Editor, U.S. ; Dallas, Texas (@HatefulJosh)
Blu-ray Review: CARNAGE
One danger of transposing stage plays to the big screen is the challenge of creating something cinematic from a form that is inherently more contained. The challenge is even greater with plays whose action focuses on only a very few characters. Typically these kinds of films ring really false to me, the most glaring example in my own mind is Six Degrees of Separation, which, in spite of some great performances, still never manages to outgrow its stage roots. There is the rare occasion when these types of films work, however, and Carnage joins that small league of films, like David Mamet's Glengarry Glen Ross, that succeed in doing what is so difficult.

Two couples meet following an playground altercation in which one child hits another child with a stick under apparently mysterious circumstances. Polanski roped in some magnificent performers to act out this piece of work in which adults regress to babbling, screaming, fit-pitching children who couldn't calmly converse their way out of a paper bag when it comes to their children. Jodie Foster and John C. Reilly play Penelope and Michael Longstreet, the parents of the "victim, who was on the receiving end of the stick. They've invited Kate WInslet and Christoph Waltz, as Nancy and Alan Cowan, the parents of the offender, over to their house to discuss the incident and perhaps bring civil closure to the event.

That's the idea, anyway. After a while, the Cowans grow tired of defending their child and the Longstreets become defensive about the idea that perhaps their son deserved what he got. Then everything goes to pot.

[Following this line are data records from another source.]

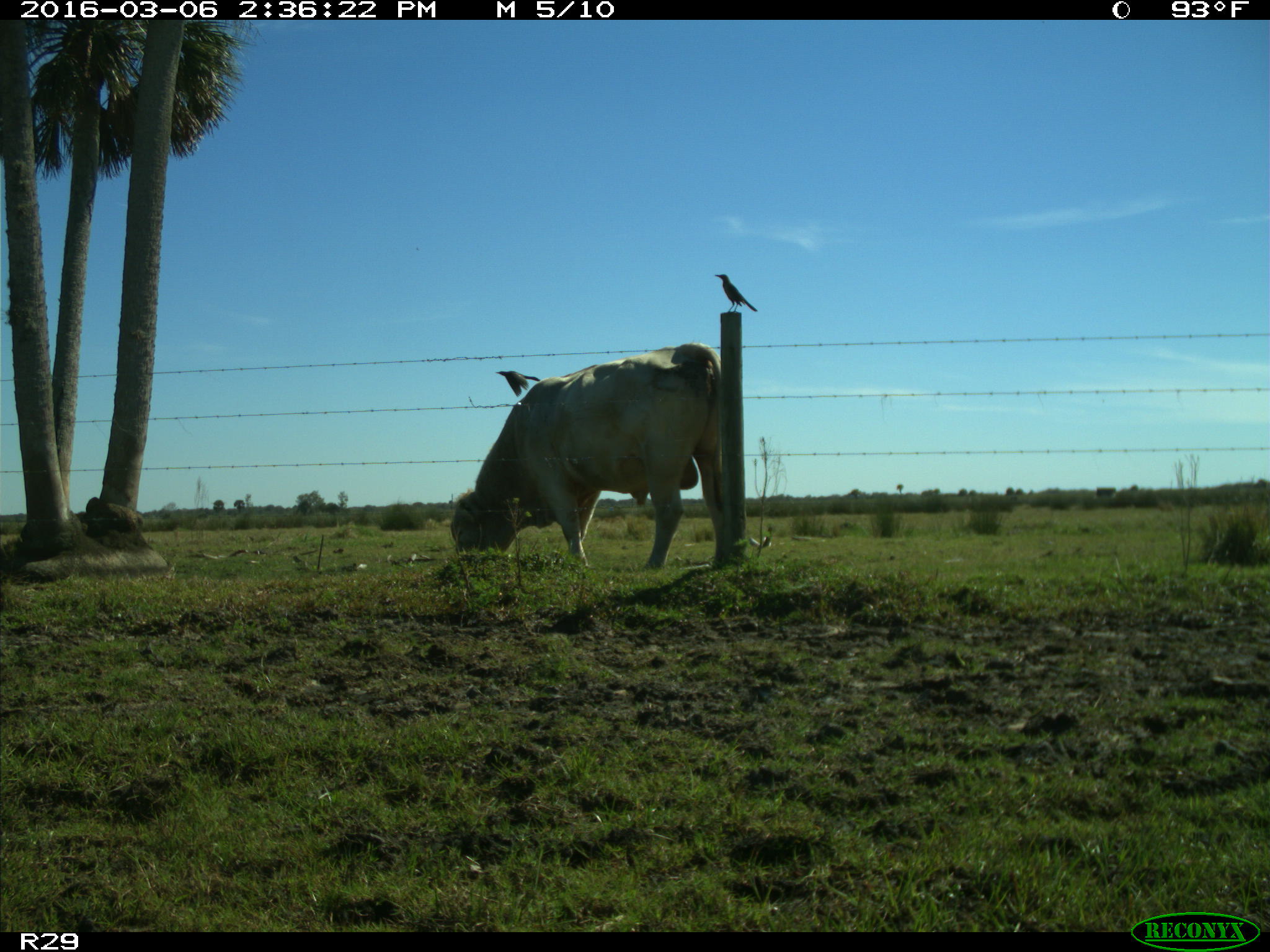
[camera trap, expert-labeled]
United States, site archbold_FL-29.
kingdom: Animalia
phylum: Chordata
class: Mammalia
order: Artiodactyla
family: Bovidae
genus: Bos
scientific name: Bos taurus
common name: domestic cow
Bos taurus (domestic cow).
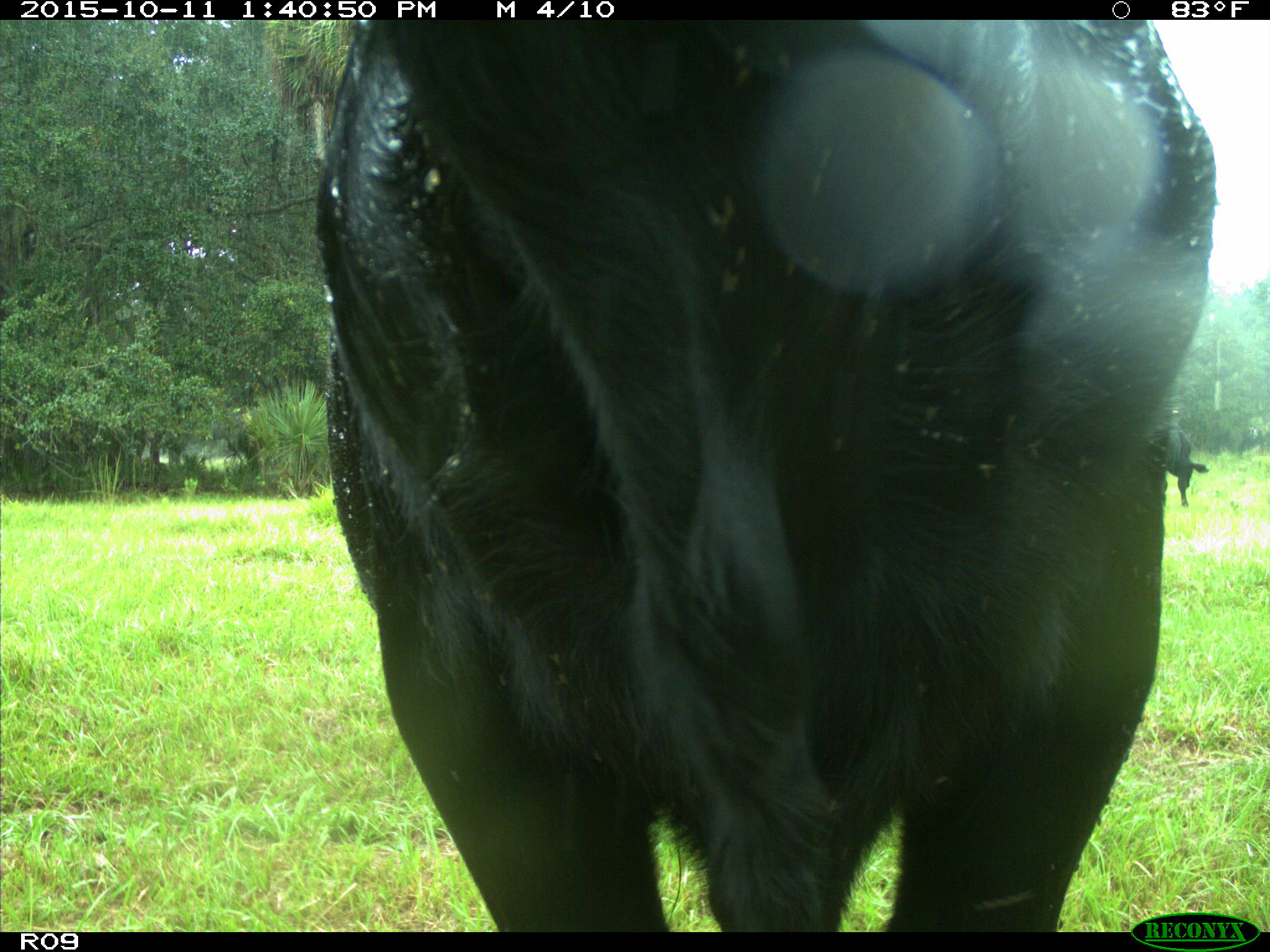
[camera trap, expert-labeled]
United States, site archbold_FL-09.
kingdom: Animalia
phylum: Chordata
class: Mammalia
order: Artiodactyla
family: Bovidae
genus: Bos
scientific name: Bos taurus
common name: domestic cow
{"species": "Bos taurus (domestic cow)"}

I'm not sure about Yazmina Reza's play, God of Carnage, on which the film was based, but Polanski's story is paced quite briskly, and within the seventy-nine minutes it takes to get from one end to the other, we are given quite a treat. The action, and dialogue, never stops, we're rapt as we watch all of the characters swoop from one end to the other of the emotional spectrum to the other over and over again. One disastrous misstep after another continues to hamstring any attempt to gain closure, as the couples not only double down into their own camps, but eventually devolve and the cracks in their marriages becomes thorns in everyone's side.

Even the best of casting sometimes cannot save these stage adaptations, but Polanski makes some key choices that help the film along. The film opens and closes with the children in the park, immediately intimating to the viewer that a world exists outside of the apartment where the bulk of the action takes place. The other key element in breathing cinematic life into this project is the choice to use a lot of natural light in the interior sequences. The open windows and ambient light of the city also help to remind the viewer that this isn't a stage play, which is a small thing, but helps a ton in creating a more open atmosphere than a stage could manage.

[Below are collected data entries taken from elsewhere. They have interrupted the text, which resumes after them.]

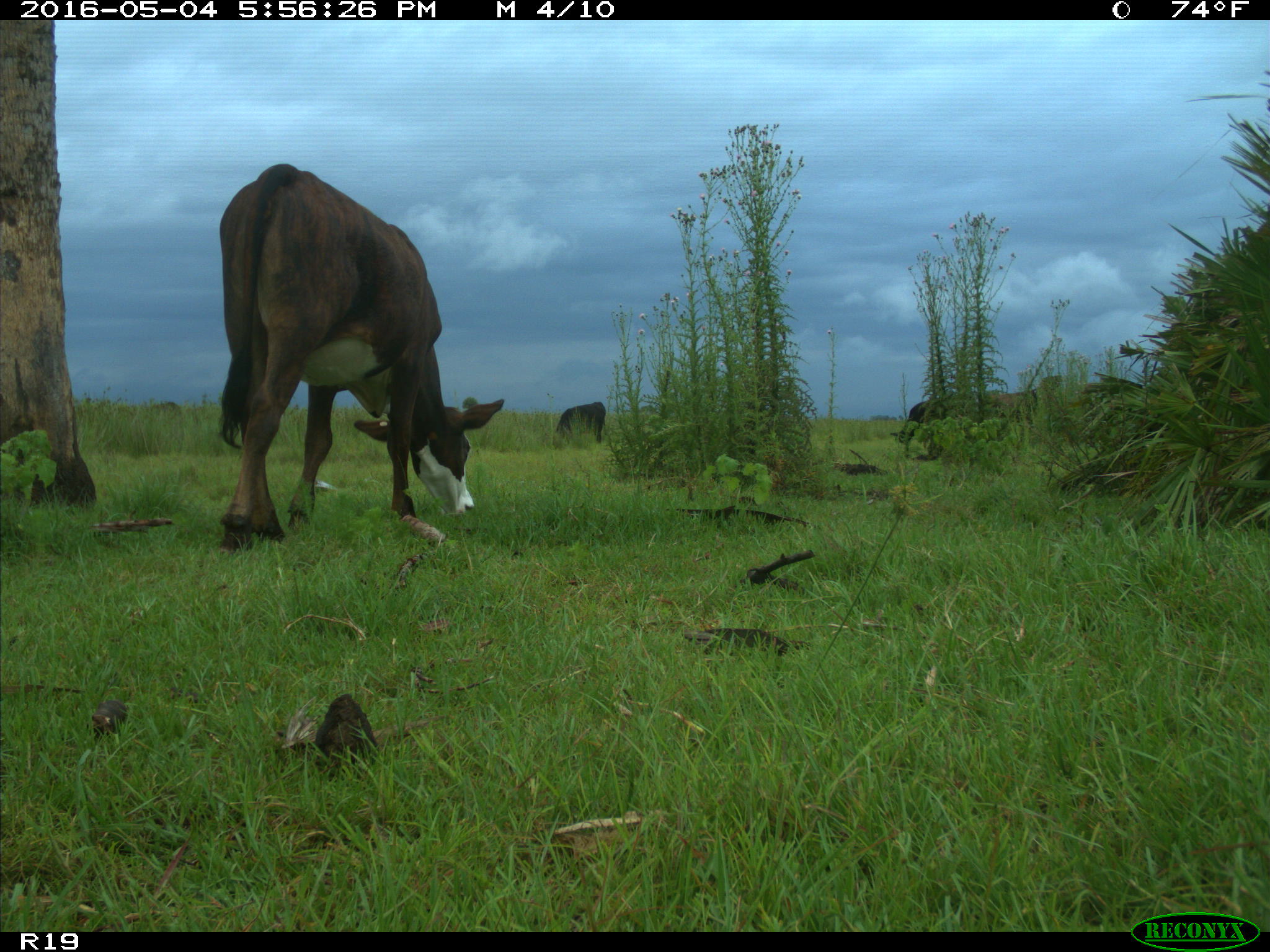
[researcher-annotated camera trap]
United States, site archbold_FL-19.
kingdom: Animalia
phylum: Chordata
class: Mammalia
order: Artiodactyla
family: Bovidae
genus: Bos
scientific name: Bos taurus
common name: domestic cow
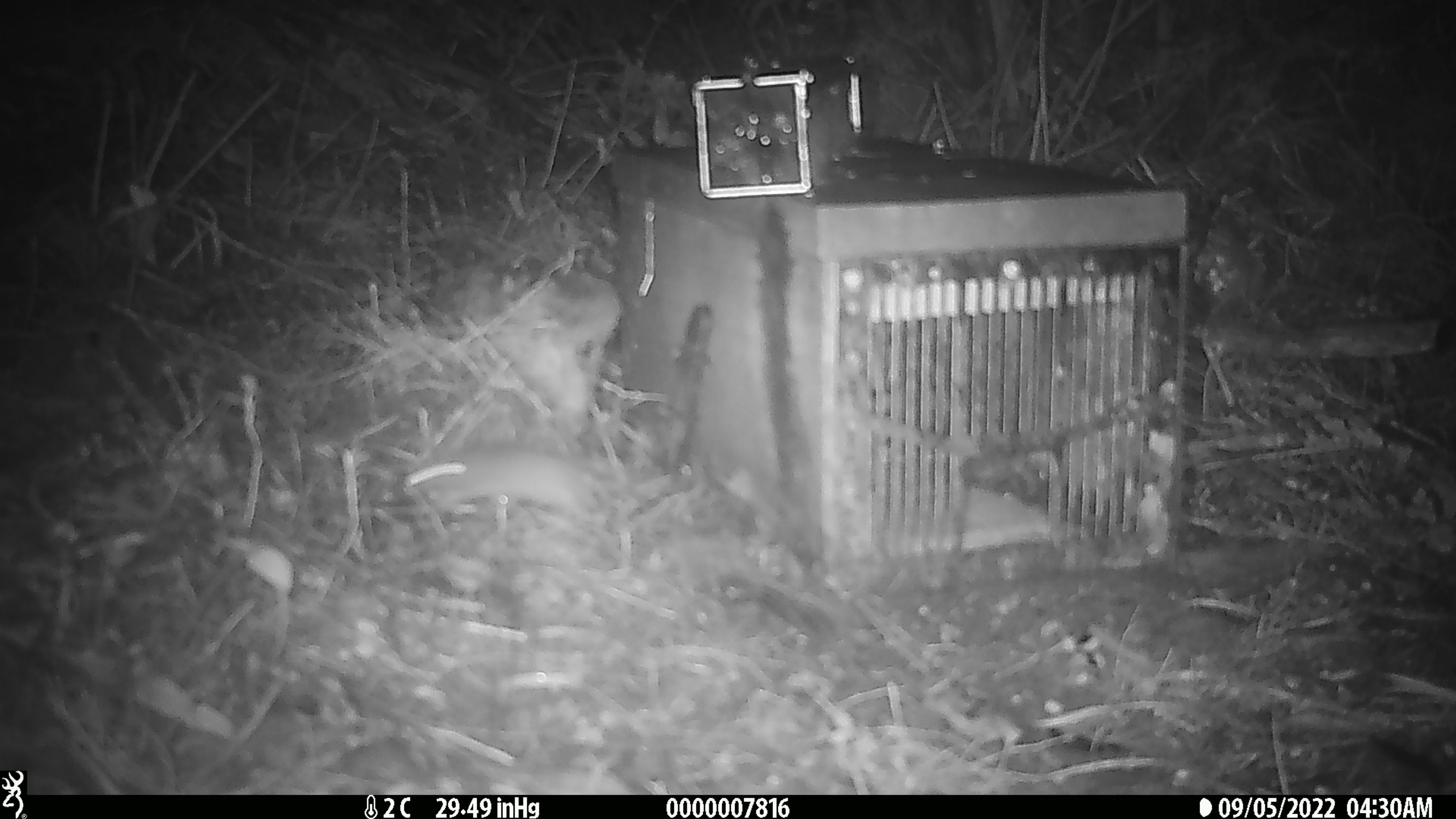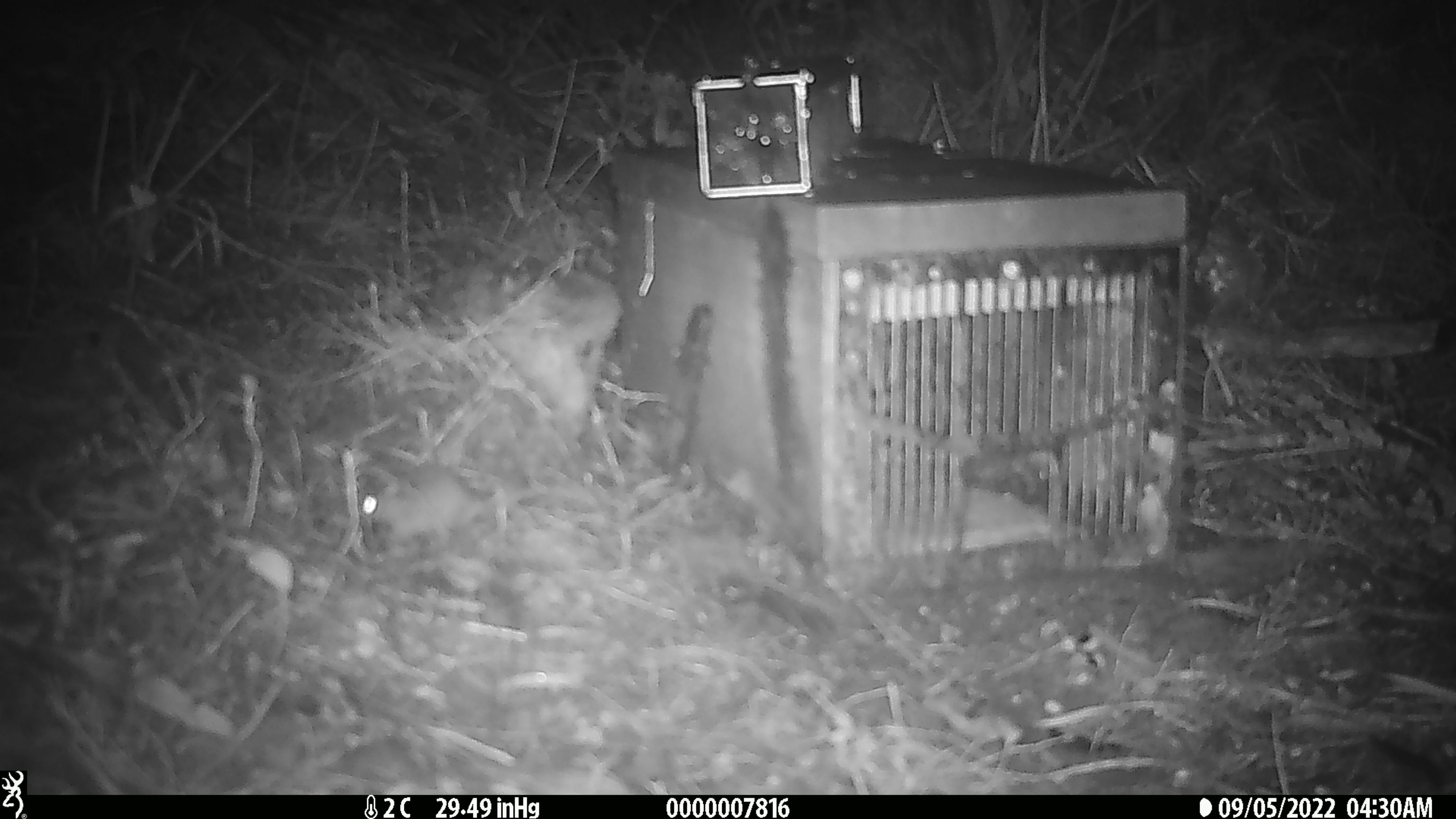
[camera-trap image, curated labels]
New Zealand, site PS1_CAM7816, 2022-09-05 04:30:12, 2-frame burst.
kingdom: Animalia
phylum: Chordata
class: Mammalia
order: Rodentia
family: Muridae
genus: Mus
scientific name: Mus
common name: mouse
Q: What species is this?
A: Mouse (Mus).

It isn't intentional that I somehow end up reviewing films that affect me on an emotional level, but there was something about Carnage that really resonated with me. I am the parent of a seven year old child who, earlier in the school year, broke his wrist when a playmate pushed him from some playground equipment. I didn't arrange a meet up with his parents, however, my wife and I did (and still do) curse the little bastard for harming our angel. To this day, anytime we attend a school function, my wife can't help pointing out "the little fucker" who broke my kid's arm. Parents are brutal, and Carnage captures that fierce protective instinct in a very succinct and entertaining way.  I found myself laughing out loud at all of the ridiculous turns that the film takes, but at the same time, I could see myself saying the same things if I were in that situation.

Carnage may not play as well to viewers without children, but for you parents out there, I'm sure you'll find something with which to share a laugh. Highly recommended.

The Disc:

Sony Pictures Classics presentation of Carnage is exactly as good as it needs to be. Though the film was shot on film, there is little in the way of intrusive grain in the image, presumably because the vast majority of the film was shot under very bright lighting conditions, thus lessening the need for high speed, grainy film. Colors and details are fantastic, and, as I'm sure was the intent, there were no problems to take me out of the film. The audio is a rare DTS-HD 5.0 mix which omits the LFE channel, and I didn't miss it one bit. Audio effects in Carnage are few and far between, but the dialogue is crystal clear, no extra bass needed.

Carnage on Blu-ray includes a few decent extras, but surprisingly nothing specific about adapting the play to film. The best extra is also the longest in this case, a 40 minute conversation between Christoph Waltz and John C Reilly about the film and it's creation and their parts in it. A lot of good info is passed along here, and I really enjoyed it. The rest is PR fluff that is less insightful and certainly much shorter, watch it if you must.

I loved Carnage, and I can't wait to watch it with my wife as we joke aloud about our own foibles while secretly wishing we could do the same things sometimes. Check it out!